Show Abstract | Download Original | Original Source | Check in Google Scholar | DOI: 10.11591/ijaas.v14.i1.pp39-45

Abstract

Predicting the location of earthquake epicenters is a critical aspect of earthquake forecasting, as it complements efforts to determine the time and magnitude of seismic events. This research addresses the challenge posed by the uncertainty in epicenter locations, particularly along the extensive plate faults of Indo-Australia and Eurasia. In these regions, effective earthquake prediction is compromised without accurate epicenter information, impeding mitigation strategies and complicating disaster impact estimation. The primary objective of this study is to devise an algorithm for forecasting earthquake epicenter locations by harnessing variations in radon gas concentrations on southern Java Island, Indonesia, as a predictive precursor. Using a supervised machine learning approach, this study integrates radon gas concentration data to predict the distance between a radon gas telemonitoring station and the impending earthquake epicenter.

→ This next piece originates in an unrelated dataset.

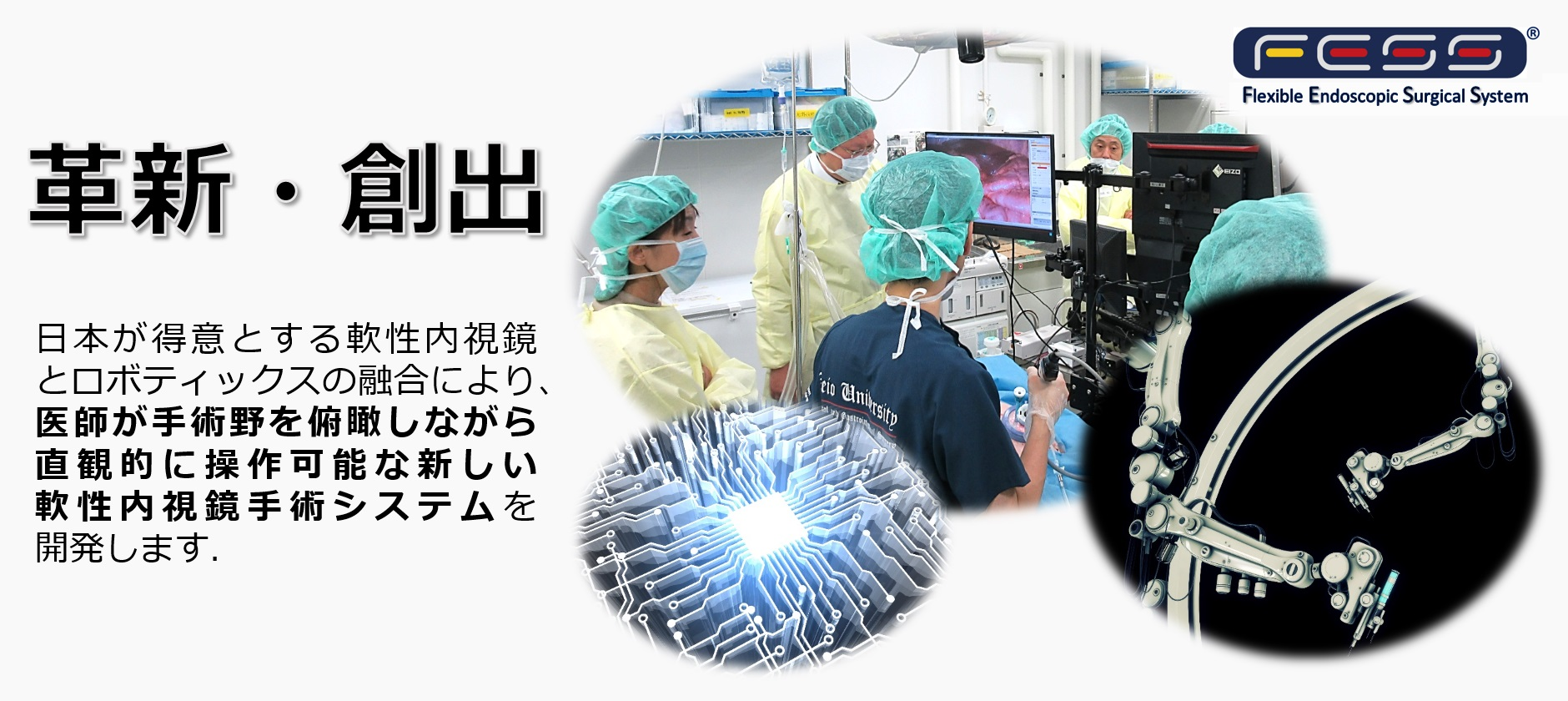 「Flexible Endoscopic Surgical System;FESS」トップ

Three distinct machine learning algorithms were evaluated using data from six Java-Bali radon gas telemonitoring stations within an early warning system. The random forest algorithm emerged as the most effective, yielding an average root mean square error of 453.10 kilometers. The findings of this research significantly contribute to earthquake risk mitigation efforts. This work enhances our capability to anticipate seismic events, and more effective disaster preparedness and response strategies in earthquake-prone regions.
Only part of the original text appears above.